§ GOAL OF THE EXERCISE:
Count how many rows below contain the word "thin". Reply with the number alone.

§ SUPPLIED RECORDS:

☆ ☆ ☆

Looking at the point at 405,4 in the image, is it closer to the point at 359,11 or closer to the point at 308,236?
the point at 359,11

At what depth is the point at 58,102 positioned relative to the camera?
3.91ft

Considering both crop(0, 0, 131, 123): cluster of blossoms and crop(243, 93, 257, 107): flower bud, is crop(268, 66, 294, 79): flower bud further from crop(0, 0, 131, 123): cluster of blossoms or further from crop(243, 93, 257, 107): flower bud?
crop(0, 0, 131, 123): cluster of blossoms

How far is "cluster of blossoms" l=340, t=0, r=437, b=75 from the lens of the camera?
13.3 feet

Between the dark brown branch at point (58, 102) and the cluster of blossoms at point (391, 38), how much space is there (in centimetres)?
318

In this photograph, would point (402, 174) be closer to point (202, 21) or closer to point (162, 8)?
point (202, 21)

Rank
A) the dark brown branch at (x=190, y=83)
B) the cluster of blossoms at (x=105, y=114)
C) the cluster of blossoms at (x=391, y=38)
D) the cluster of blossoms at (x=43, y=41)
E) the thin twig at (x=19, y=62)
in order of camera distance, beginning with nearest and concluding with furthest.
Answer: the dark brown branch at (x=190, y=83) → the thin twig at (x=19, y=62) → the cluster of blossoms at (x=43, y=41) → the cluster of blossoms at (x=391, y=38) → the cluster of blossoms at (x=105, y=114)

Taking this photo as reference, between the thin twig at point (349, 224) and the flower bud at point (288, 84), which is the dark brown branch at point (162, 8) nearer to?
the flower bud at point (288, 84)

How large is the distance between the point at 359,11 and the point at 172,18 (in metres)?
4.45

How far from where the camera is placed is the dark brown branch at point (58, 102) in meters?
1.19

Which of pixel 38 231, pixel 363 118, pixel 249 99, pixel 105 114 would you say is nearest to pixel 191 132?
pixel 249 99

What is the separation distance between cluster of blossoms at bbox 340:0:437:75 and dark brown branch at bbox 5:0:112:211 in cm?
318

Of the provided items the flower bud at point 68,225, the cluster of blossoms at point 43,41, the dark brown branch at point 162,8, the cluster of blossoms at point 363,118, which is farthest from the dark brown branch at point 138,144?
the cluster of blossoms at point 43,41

☆ ☆ ☆

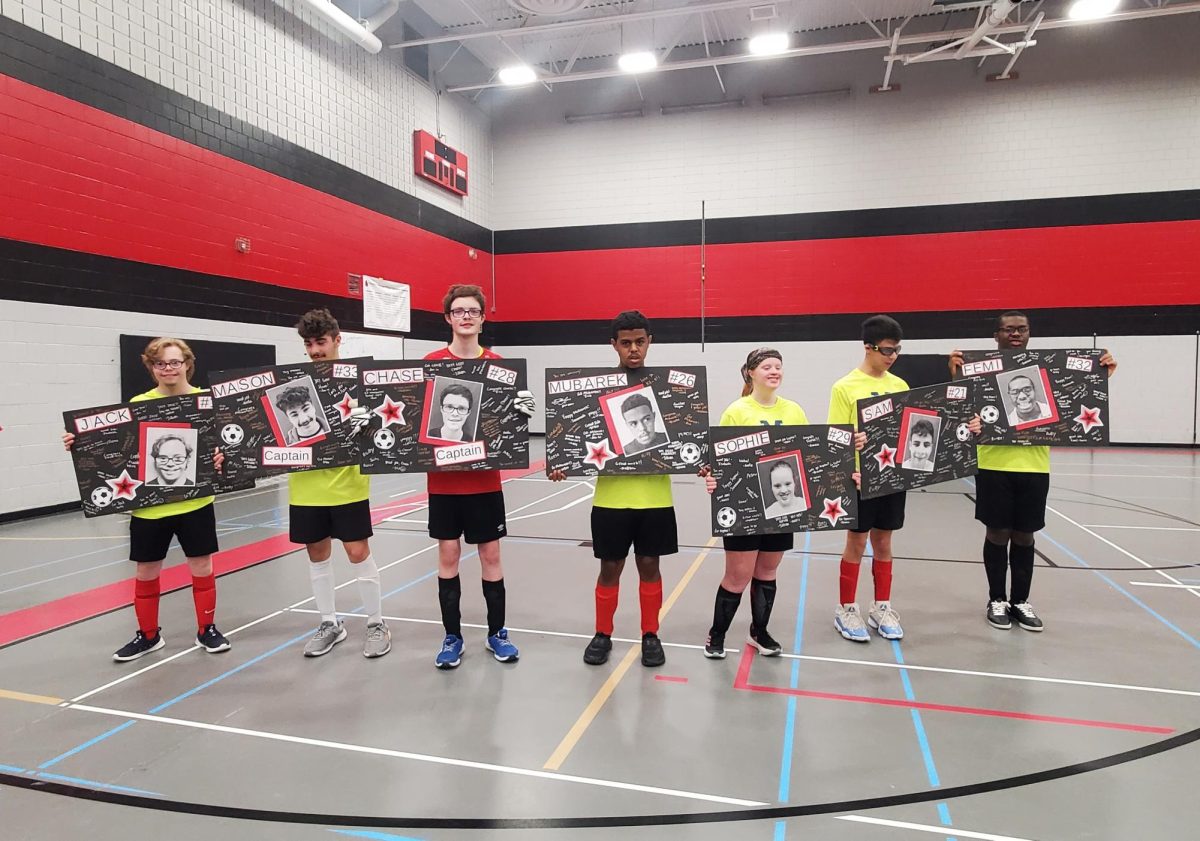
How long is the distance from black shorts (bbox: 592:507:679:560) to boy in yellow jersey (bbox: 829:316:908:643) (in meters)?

☆ ☆ ☆

§ EXERCISE OUTPUT:
3